What to Consider Before Agreeing to Medication
- Side effects of medication are gravely underreported.
- Some medications are more harmful than helpful.
- There are people who are treating all kinds of ailments with medications successfully and there are many people being poisoned by the very things they hope will make them well.
- Side effects of medication, including, severe adverse reactions are more common than drug makers and prescribers will lead you to believe.
- If there is a choice to be made, you are better off choosing a natural remedy over a synthetic one.
- There are many alternatives to medications that your healthcare professional may not know of.
You are the expert of you. Learn to tune into your inner and higher guidance and you will be better equipped at making decisions that will heal and not harm you. Check out: Use Higher Knowledge: A Rare Credible Source for other reading. Please visit my Coaching Services page if you want more information or supportive coaching.

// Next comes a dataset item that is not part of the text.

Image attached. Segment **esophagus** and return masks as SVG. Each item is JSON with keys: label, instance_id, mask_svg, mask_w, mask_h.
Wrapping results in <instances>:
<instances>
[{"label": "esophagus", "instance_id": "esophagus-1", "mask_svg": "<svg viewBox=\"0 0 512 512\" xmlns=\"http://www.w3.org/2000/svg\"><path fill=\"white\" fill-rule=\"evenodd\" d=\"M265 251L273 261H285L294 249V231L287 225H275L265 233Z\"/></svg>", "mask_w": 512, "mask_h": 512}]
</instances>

I wish you healing and empowerment as your focus shifts toward acting as your own expert and authority when it comes to healthcare choices.
Estelle, I so appreciate your thoughtful essay about the risks and benefits of modern medicine, particularly around certain categories of medications. The data is often buried in documents that never see the light of day. Why would pharmaceutical companies want the consumer to know the truth? They are far more concerned with their profit margin than the patients they serve. Doctors are often not fully informed and choose to follow the trends. Am I biased? Yes, I am, although I try and read everything I can from many sources, to be better informed. The lack of informed consent remains a real problem in our society. How many lives are lost, either by death or damaged bodies and/or nervous systems before the medical authorities agree to make some changes?
Jennie
Thank you for your thoughtful comments Jennie. I believe change will come as individuals ask more questions on behalf of themselves and others. When people begin to say ‘No’ to care that is not meeting their needs nor honoring their quality of life, they’ll be fewer consumers of those services. As we shift toward empowered choices for alternatives that work and practitioners committed to healing as opposed to profit, the medical establishment will either have to catch up or fizzle out. I know you are well versed on this subject so I appreciate you taking the time to read and comment.